Rewrite the stretch from the line containing "What distance separates" through the end of the material, replacing "bbox" with "box" wherever it occurs and leaving everything else unchanged. Omit the pictures from your answer.

### RECORDED INFORMATION
--------------------------------

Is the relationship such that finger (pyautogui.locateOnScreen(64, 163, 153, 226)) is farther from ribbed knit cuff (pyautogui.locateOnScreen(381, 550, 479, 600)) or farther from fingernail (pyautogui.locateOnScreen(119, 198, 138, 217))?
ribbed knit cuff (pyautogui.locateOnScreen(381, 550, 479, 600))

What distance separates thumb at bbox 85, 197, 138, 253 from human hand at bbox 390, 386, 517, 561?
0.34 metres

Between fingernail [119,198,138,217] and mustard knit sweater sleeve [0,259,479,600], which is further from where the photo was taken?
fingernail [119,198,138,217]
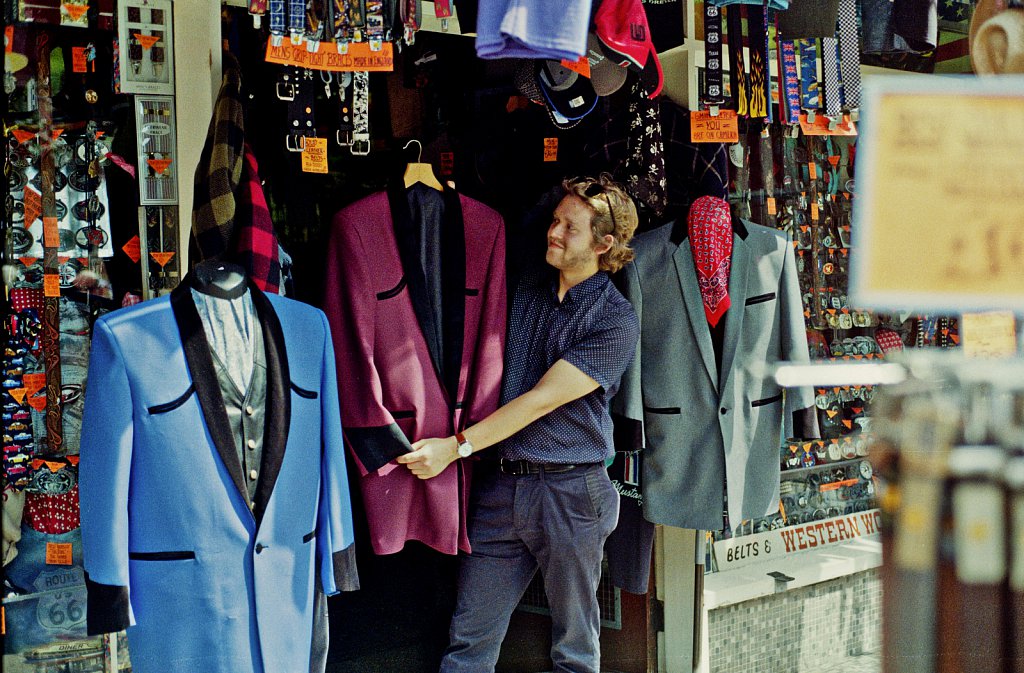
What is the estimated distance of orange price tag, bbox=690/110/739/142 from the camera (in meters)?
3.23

--------------------------------

### EXPECTED ANSWER
What distance separates thumb at box 85, 197, 138, 253 from human hand at box 390, 386, 517, 561?
0.34 metres

Between fingernail [119,198,138,217] and mustard knit sweater sleeve [0,259,479,600], which is further from where the photo was taken?
fingernail [119,198,138,217]
What is the estimated distance of orange price tag, box=690/110/739/142 from the camera (in meters)?
3.23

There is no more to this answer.